AIM OF THE EXERCISE>
Rewrite the part of the listing that opens with the line containing "カラフルネイルズ/キャンメイク/マニキュアを使ったクチコミ(1枚目)" and closes with the line containing "фотография из открытых источников", changing "shape" to "outline" and keeping everything else as it is. Leave the pictures out.

PROVIDED DATA>
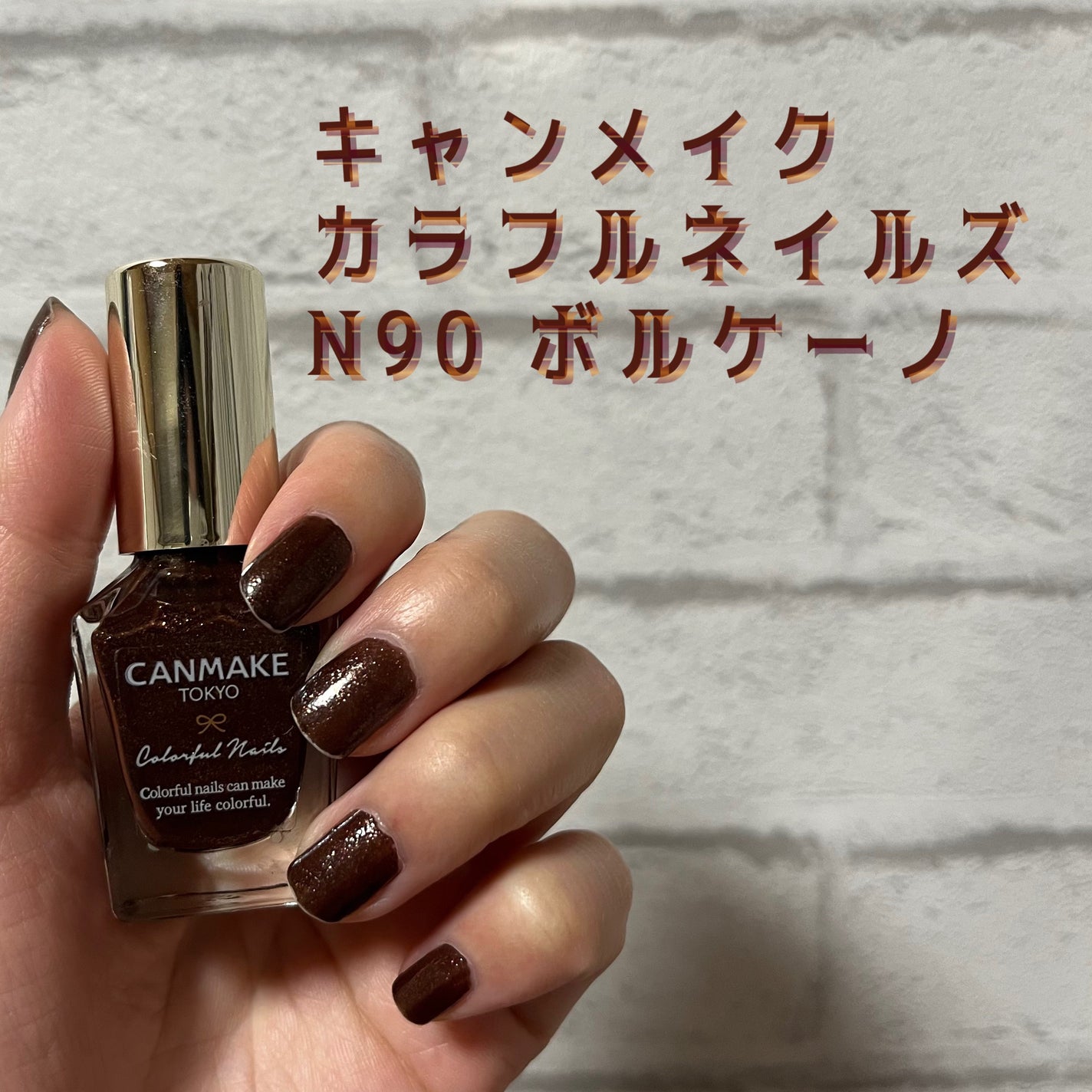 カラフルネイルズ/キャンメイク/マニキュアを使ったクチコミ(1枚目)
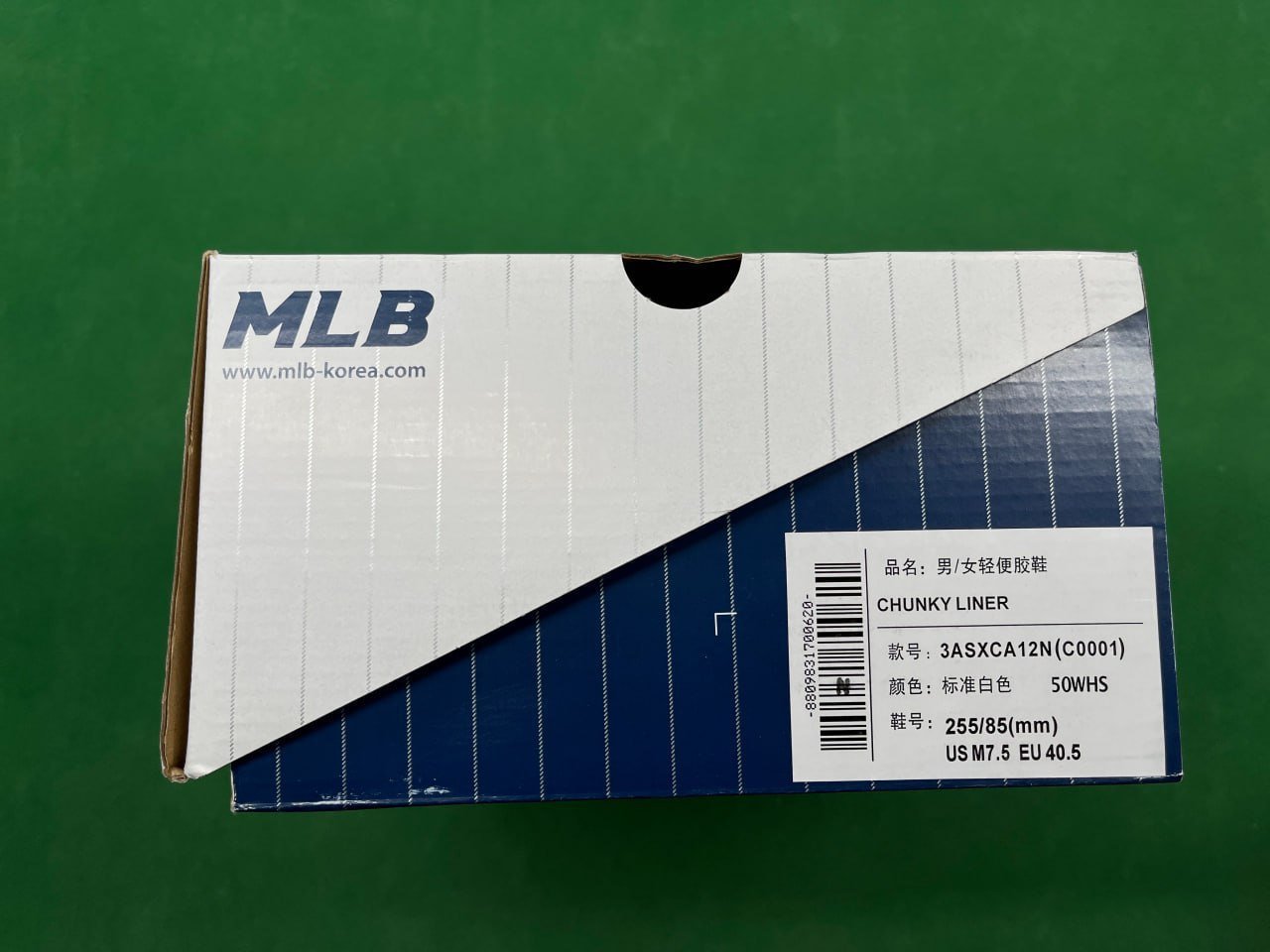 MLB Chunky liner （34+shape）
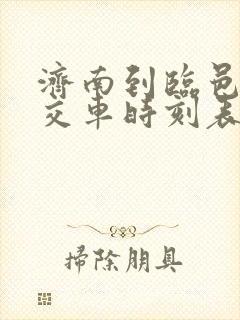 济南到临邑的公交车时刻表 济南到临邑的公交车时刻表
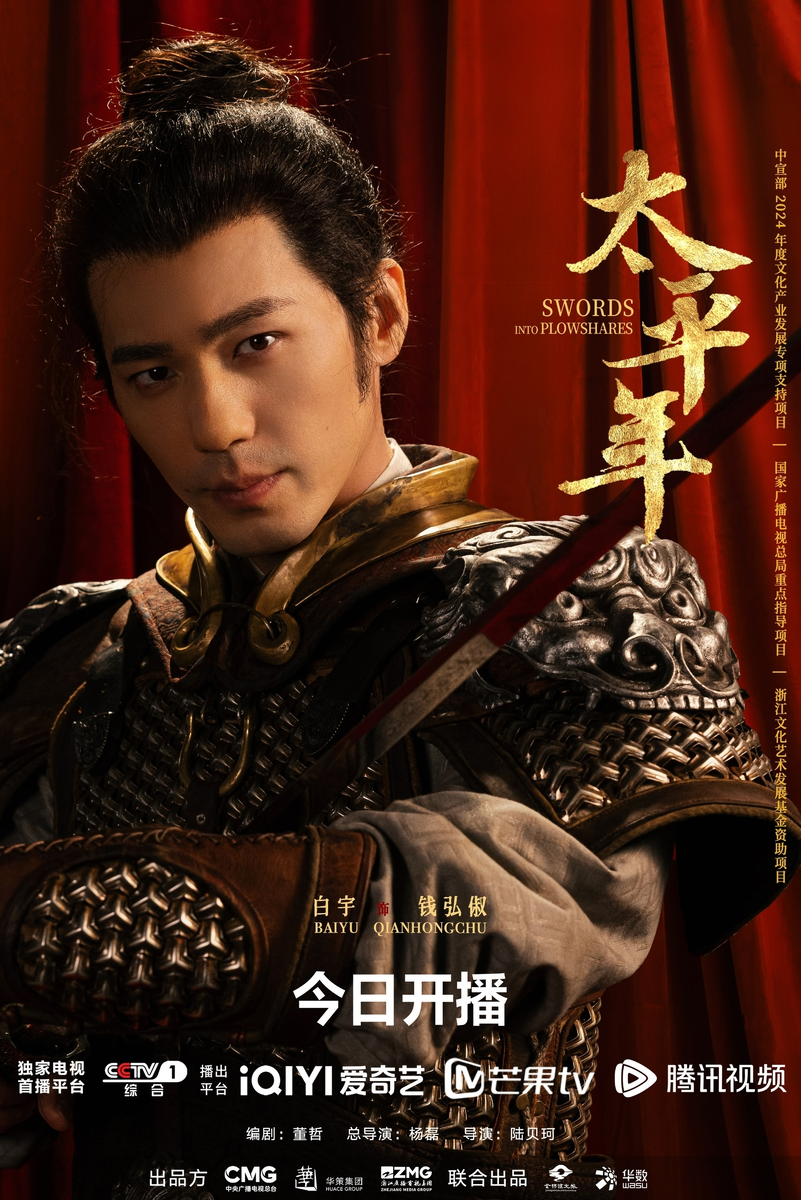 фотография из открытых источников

--

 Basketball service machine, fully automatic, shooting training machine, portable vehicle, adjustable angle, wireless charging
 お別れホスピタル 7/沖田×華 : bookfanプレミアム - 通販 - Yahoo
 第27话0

EXERCISE SOLUTION>
 カラフルネイルズ/キャンメイク/マニキュアを使ったクチコミ(1枚目)
 MLB Chunky liner （34+outline）
 济南到临邑的公交车时刻表 济南到临邑的公交车时刻表
 фотография из открытых источников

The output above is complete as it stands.